Memastikan Presiden Punya Guidebook
Basarah menuturkan, jika Indonesia memiliki PPHN, seluruh rakyat
indonesia lewat wakil-wakil mereka akan leluasa memastikan presiden
terpilih untuk melaksanakan guidebook dan blue print pembagunan nasional
melalui PPHN.
Doktor Ilmu Hukum lulusan Universitas Diponegoro Semarang itu.
menegaskan, melalui PPHN itulah presiden terpilih menjabarkan program
pembangunan lima tahunnya dalam Rencana Pembangunan Jangka Menengah
(RPJMN) 5 Tahun yang telah disusun dan dijabarkan langsung sejak
pembentukan visi, misi dan program calon presiden yang akan ikut
kontestasi pemilu presiden.
Dengan demikian, pembangunan nasional tak akan jalan di tempat akibat ganti presiden ganti program dan kebijakan. Sebagai contoh, Presiden Susilo Bambang Yudhoyono pernah membuat Badan
Pengembangan Kawasan Strategis dan Infrastruktur Selat Sunda, namun
proyek tersebut dibatalkan dan badan ini dibubarkan oleh Presiden
Jokowi.
Ada 17 lembaga lain yang dibubarkan berdasarkan perpres 82/2020
tentang komite penanganan Covid-19 dan pemulihan ekonomi nasional.
"Mengapa Presiden Jokowi bisa menghentikan apa yang sudah direncanakan
dan dilaksanakan presiden sebelumnya, itu karena UU SPPN tidak mengatur
hal itu apalagi memberi sanksi.
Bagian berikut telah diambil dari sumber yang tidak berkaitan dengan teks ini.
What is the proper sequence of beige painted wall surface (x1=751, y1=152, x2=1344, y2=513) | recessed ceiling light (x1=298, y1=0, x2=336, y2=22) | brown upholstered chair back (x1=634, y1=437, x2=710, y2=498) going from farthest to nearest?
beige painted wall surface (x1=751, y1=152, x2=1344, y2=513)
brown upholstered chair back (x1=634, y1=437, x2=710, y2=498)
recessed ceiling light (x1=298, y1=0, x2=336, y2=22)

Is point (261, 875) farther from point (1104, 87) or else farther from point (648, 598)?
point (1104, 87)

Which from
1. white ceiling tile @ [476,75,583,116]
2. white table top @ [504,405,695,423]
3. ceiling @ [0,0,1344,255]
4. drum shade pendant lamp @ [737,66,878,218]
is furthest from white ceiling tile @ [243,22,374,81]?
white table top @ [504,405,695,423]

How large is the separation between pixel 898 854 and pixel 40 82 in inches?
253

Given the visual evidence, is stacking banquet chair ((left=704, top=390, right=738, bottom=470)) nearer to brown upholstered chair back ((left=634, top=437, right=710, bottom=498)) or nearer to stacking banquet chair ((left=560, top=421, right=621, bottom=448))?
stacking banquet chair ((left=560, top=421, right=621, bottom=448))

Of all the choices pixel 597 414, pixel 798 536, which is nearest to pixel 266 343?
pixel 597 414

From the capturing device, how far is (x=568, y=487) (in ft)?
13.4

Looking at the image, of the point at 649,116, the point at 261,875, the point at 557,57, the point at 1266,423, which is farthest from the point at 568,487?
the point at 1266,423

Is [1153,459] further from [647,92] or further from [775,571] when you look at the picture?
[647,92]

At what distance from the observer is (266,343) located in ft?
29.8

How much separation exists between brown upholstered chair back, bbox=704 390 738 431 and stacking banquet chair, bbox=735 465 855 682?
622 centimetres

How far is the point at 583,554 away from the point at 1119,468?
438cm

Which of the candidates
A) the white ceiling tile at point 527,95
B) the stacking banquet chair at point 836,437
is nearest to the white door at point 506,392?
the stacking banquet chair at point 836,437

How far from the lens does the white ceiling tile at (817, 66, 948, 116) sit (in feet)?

Kita tak ingin presiden terpilih di
tahun 2024 melakukan tindakan yang sama, jika tak ada PPHN,"kata dia.
"Rakyat akan merugi karena triliunan anggaran untuk program pembangunan
Ibu Kota Baru di Kalimantan Timur itu bisa saja mangkrak seperti rencana
pembangunan infrastruktur Selat Sunda maupun pembangunan Wisma Atlit di
Bogor.
Arah pembangunan nasional kita akan seperti tari Poco-poco, maju selangkah mundur dua langkah, dan seterusnya,"tutup Basarah.